In the case of seizure of the reserved goods by third parties, the purchaser shall inform them of EWIKON's (co-)ownership and shall inform EWIKON immediately.

In the case of contract infringements by the purchaser, especially in case of payment arrears, EWIKON shall be entitled to withdraw from the contract, if it has unsuccessfully set the purchaser a reasonable performance deadline beforehand and this deadline has expired. A period of 2 weeks is reasonable. Art 323 Para. 2 ff BGB apply accordingly.

 

Art 10 Design and/or Construction Changes

EWIKON reserves the right to make design, construction or form changes at any time, especially where such changes are necessary due to the legislator's requirements; however it is not obliged to carry out such changes to already delivered products.

 

Art 11 Confidentiality and Secrecy

Insofar as not explicitly agreed otherwise in writing, information given to EWIKON by the purchaser within the scope of the business relationship between the parties or information which it has otherwise gained knowledge of shall not be deemed confidential.

 

Art 12 Liability

Art. 7 Item 2 b applies accordingly for EWIKON's liability. All claims to which the claimant is not explicitly entitled under Art.7 Item 2 b, including those for compensation shall be precluded - no matter the legal reason - insofar as this is legally permissible. In other respects, EWIKON shall only be liable according to the Product Liability Law, due to injury to life/fatal injuries, physical injury or damage to health or due to culpable breach of material contractual obligations. Apart from the liability according to the Product Liability Law, the claim for compensation for breach of material contractual obligations shall only extend to damages incurred on the product itself, even in cases of gross negligence.

 

Art 13 Applicable Law

These terms and conditions of business and all legal relationships between the parties shall be deemed to be governed by German law with exclusion of the law concerning the international purchase of movable objects, even if the purchaser's registered offices are abroad.

 

Art 14 Jurisdictional Venue

The jurisdictional venue for all disputes arising directly or indirectly out of the contract relationship shall be 35066 Frankenberg/Eder (Germany), if the purchaser is merchant/businessperson, a corporate public law body or a public law special fund. However, EWIKON is entitled to file a suit with the court responsible for the place where the purchase  has their registered offices.

 

Art 15 Partial Invalidity

Should a term or condition in these General Terms and Conditions of Sale or a provision within the scope of other agreements be or become invalid, the validity of all the remaining terms and conditions and agreements shall remain unaffected.

 

Art 16 Miscellaneous

If the purchaser wishes to assign rights and obligations arising out of the contract concluded with us to third parties, this shall require our written consent in order to be valid.

 

Status: January 2010

 

EWIKON Heißkanalsysteme GmbH
Siegener Straße 35
35066 Frankenberg
Tel.: (+49) 6451 501-0
Fax: (+49) 6451 501-202

Download Special Conditions for Software Maintenance (smart CONTROL)as PDF

 

Special Conditions for Software Maintenance (smart CONTROL)

 

§ 1 General
  1. The Customer has acquired a smart CONTROL system (hereinafter referred to as "smart CONTROL") from EWIKON Heißkanalsysteme GmbH (hereinafter referred to as "EWIKON") on the basis of an individual contract.

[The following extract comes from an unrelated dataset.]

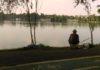 27 iunie, ziua mondială a pescuitului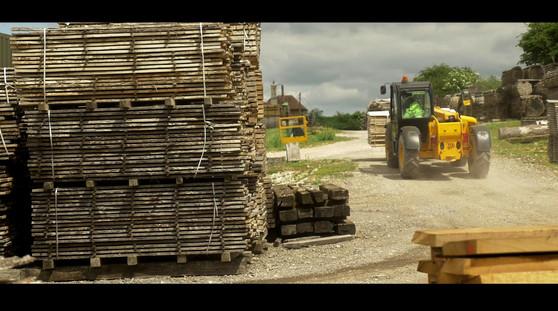 Business Promo: `English Woodlands Timber`.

An essential component of smart CONTROL is a modular software consisting of a basic module and various optional additional modules. The software modules acquired by the Customer are specified in more detail in the individual contract. 
     
  2. After separate order by the Customer, EWIKON shall provide maintenance services for the software modules acquired by the Customer in accordance with these Special Conditions for Software Maintenance.

 

§ 2 Subject Matter of the Maintenance Services
  1. The maintenance services according to §§ 3 to 6 refer to the software modules acquired by the Customer, including the user documentation (hereinafter collectively referred to as "Contractual Software"). The optional software module "virtual RHEOLOGY screw" is excluded from the maintenance services.    
     
  2. EWIKON shall provide the maintenance services for the respective current version of the Contractual Software as well as for the respective previous version, whereby the respective previous version shall be maintained for a maximum period of 6 months from the date of the provision of the current version.

 

§ 3 Hotline Service
  1. EWIKON shall provide a hotline for the Customer to receive error messages and to advise the Customer on questions regarding the application of the Contractual Software. The hotline can be reached via: 
    E-mail: smartcontrol@ewikon.com
    Telephone: 06451-501-456
     
  2. The hotline is available to the Customer during the service hours specified below:
    Monday to Friday from 8.00 a.m. to 4.00 p.m. (CET)
    (excluding national holidays and regional holidays at EWIKON's seat)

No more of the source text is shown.